Obviously the records you're contributing will have some differences to the examples provided below. If you ever get stuck just do the best you can, add some images to your submission, and ask for help from an experienced contributor.

Before starting, please note that some fields are required for all submissions and some are optional (unless they're the key difference between yours and another similar version already in the database). If you're new to Submitting stick to the required fields only. You can see which ones they are in this Quick Start Guide For New Contributors.

The following numbers will be indicated on the images below to show you where to find them:

  1. Title
  2. Artist
  3. Label
  4. Catalog Number
  5. Companies / Recording Locations (Optional)
  6. Credits (Optional)
  7. Rights Societies (Optional)
  8. Track Durations (Optional)
  9. Track Titles
  10. Label Matrix Number (Optional)
  11. Label Code (Optional)
  12. Runout Matrix Number (Optional) 

Example 1: LP Jacket, Front Cover

Starting with the front cover and working clockwise, we have the title, artist, label, catalog number (note the one on the spine next to #5, both should be entered), and a company credit, which is optional. This alone should fill out the first four fields on the Submission Form.

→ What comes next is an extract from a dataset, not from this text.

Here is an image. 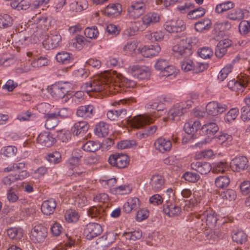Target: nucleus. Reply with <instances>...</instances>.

Example of an LP Jacket's Front Cover

Example 2: LP Jacket, Back Cover

On the back cover, we can see some of the same information as on the front cover. If there are discrepancies between information on different parts of the release, please note those in the Release Notes. With the exception of the track listing and the alternate catalog number, all information on this back cover example is optional.

Example of an LP Jacket's Back Cover

Example 3: LP Label, US Release

Example of a US Release LP Label

Example 4: LP Label, EU Release

Information on labels may differ depending upon where the record was marketed, but many have similarities. For example, US releases largely do not have Label Codes, Price Codes, or Deposito Legal codes, where many European releases do. Again, all of that information is optional, but recommended. Note in this case, the artist name in example 3 is slightly different from the artist name on its front cover (example 1). When there are differences in the title, the one on the front cover should be used in most cases. The conflicting information should be noted in the Release Notes as well.

Example of an EU Release LP Label

Example 5: Runout Area

Chances are, at some point you will need to inspect the runout area of a record to determine which pressing it is and to see if there are similar versions in the database. Discogs allows unique submissions to be made for different manufacturers, some of which can only be determined from this area. This Community built list serves as a fantastic resource for determining what those codes may mean and how to enter them. This is largely optional, but can be rewarding. These should be entered as a complete string with single spaces between larger gaps.


Example of an LP's Runout Area

Some releases may have custom inner liners, stickers or other places where information can be extracted from. If there are any questions, please create a forum thread so that experienced contributors can help out!